Clovertech Forums Read Only Archives Cloverleaf Cloverleaf 3.8.1 Net Monitor Issue

  • Creator
    Topic
  • #48489
    Jared Miller
    Participant

      We’re on 3.8.1p rev 4 AIX 5.1

      We have an issue sometimes where the monitor will show all the threads dead on one PC, but on a different PC it will show all the threads up and running.  For instance, Sunday morning our Support Center contacted our Star support folks about an registration issue.  The call eventually made it to our Star/Cloverleaf server admin and when he saw no issues with Star he checked the Cloverleaf monitor from his laptop.  All the threads showed up dead, but when he called the support center their monitor indicated all threads were up and running.  The support center closed and reopened their monitor and when that happened the server admin’s monitor changed from dead to and Up status.  It had been reported that for 45 minutes nothing was crossing thru Cloverleaf until the support center restarted their monitor.

      has anyone else experienced this?  Can anyone explain why this happened?  It’s my understanding that the monitor won’t have an effect on the message flow unless someone shuts a thread down.  Am I misunderstanding something?

    Viewing 5 reply threads
    • Author
      Replies
      • #58762
        Brian Goad
        Participant

          Jared,

          I can’t say that we have had it happen in a production environment, however in our test environment I have had something similar happen. I attribute it to the number of processes running on this box. Now I am sure this will open a can of worms on this thread, many have opinions on the number of threads and processes a site can have. Unless you are running Windows a limitation does not exsist according to support. However your hardware can only handle so many processes and threads before so weird things start to happen.

          We are cutting back on the number of threads and processes in our test site until we can get that box upgraded.

          Just my 2 cents,

          Brian

        • #58763
          Jim Kosloskey
          Participant

            Just another .02.

            We utilize multiple sites (even in test) which allows us to manage the environment.

            Jim Kosloskey

            email: jim.kosloskey@jim-kosloskey.com 29+ years Cloverleaf, 59 years IT - old fart.

          • #58764
            Brian Goad
            Participant

              Unfortuantely for us, our 1965 model HP-UX Test Box has multiple sites and still has problems. We are just thankful to have a test server.

            • #58765
              Tom Patton
              Participant

                Jared,

                We are AIX 5.1 and QDX 5.3 rev3 on a newer box with lots of power and still have the same issue.
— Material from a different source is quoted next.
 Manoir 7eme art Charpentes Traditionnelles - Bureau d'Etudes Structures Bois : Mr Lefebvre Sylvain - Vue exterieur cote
                Look at the hcimonitord.log.old and hcimonitord.err.old files in the $HCISITEDIR/exec/hcimonitord directory.  You may see some helpful info in those logs.  For us, we are getting signal 4 panics and are still trying to resolve the problem.  
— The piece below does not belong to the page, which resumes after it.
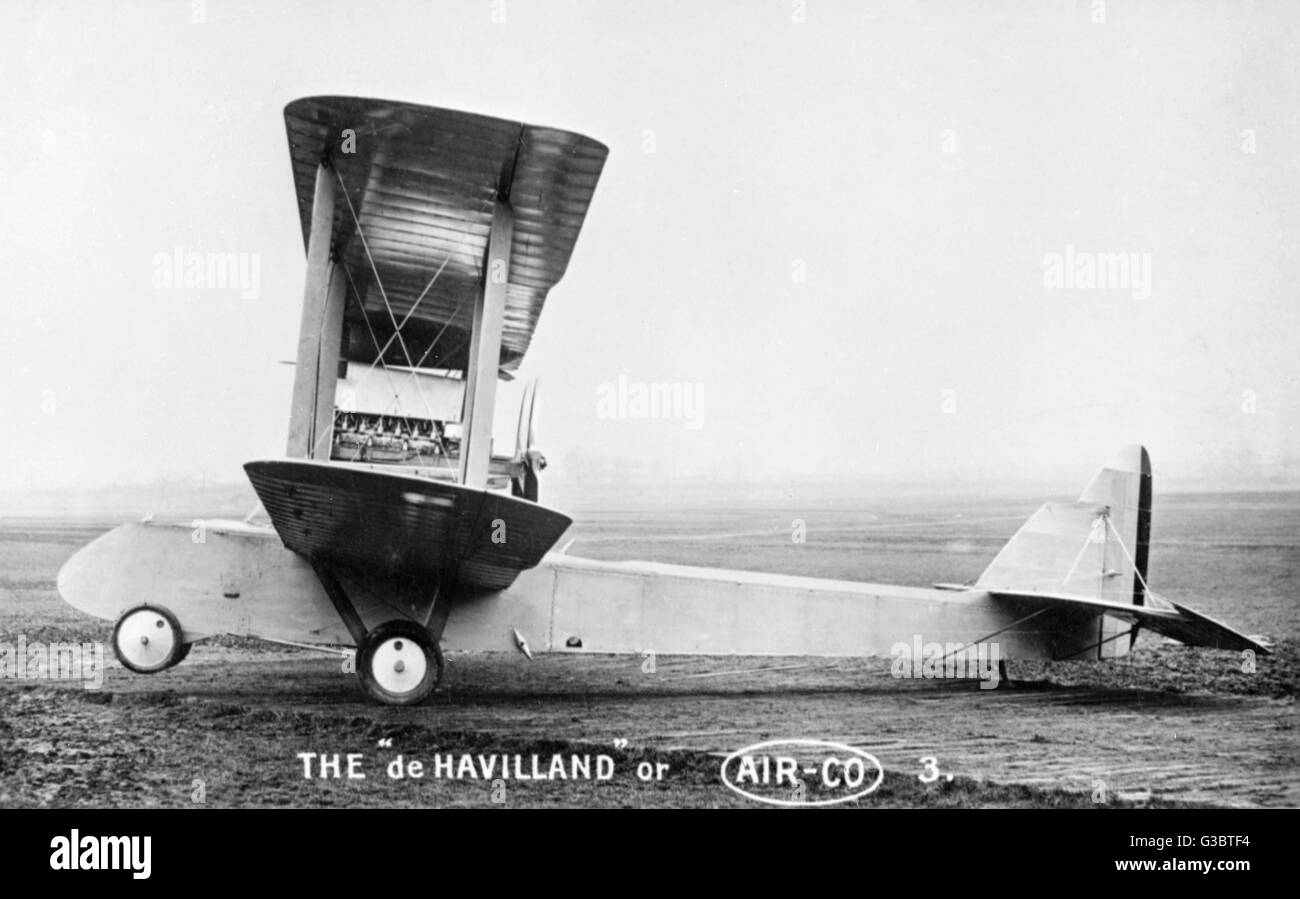 De Havilland Airco, British biplane on an airfield.      Date: early 20th century - Stock Image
                We are under the guidelines for processes and threads on a site so that is not an issue.

                Support has recommended we make some changes to the etc/security/limits file as described in the install guide.  They also recommended I place the monitor process in debug.  I haven’t done that yet, but I’ve made the changes to the limits file and I’m waiting to see if another panic occurs.

                Other threads on this topic have focused on the alerts processing and the path defined in the action, but I don’t think that is an issue with us.

                If I find what solves this I will post it..

                Regards,

              • #58766
                James Cobane
                Participant

                  Tom,

                  With respect to the panics you are experiencing, you may want to verify that you have the following parameter set in the /etc/environment file:

                    AIXTHREAD_MNRATIO=1:1

                  Support can give you the specifics, but I know that for AIX 5.1 or greater, this parameter should be set.  We had issues with sporadic panics, and this resolved them.

                  Hope this helps.

                  Jim Cobane

                  Henry Ford Health

                • #58767
                  Tom Patton
                  Participant

                    James, as always, thank you for your input.  I think we might have talked about this before and that parm was missing on our system.  But I’ve since added it and am still experiencing the panics.

                    Support has been great and have suggested I make the limit file changes, and place the monitor deamon in debug.  So far, I’ve made the limit file changes and I have one test site monitor running in debug.

                    I’m scratching my head, but plodding along……

                Viewing 5 reply threads
                • The forum ‘Cloverleaf’ is closed to new topics and replies.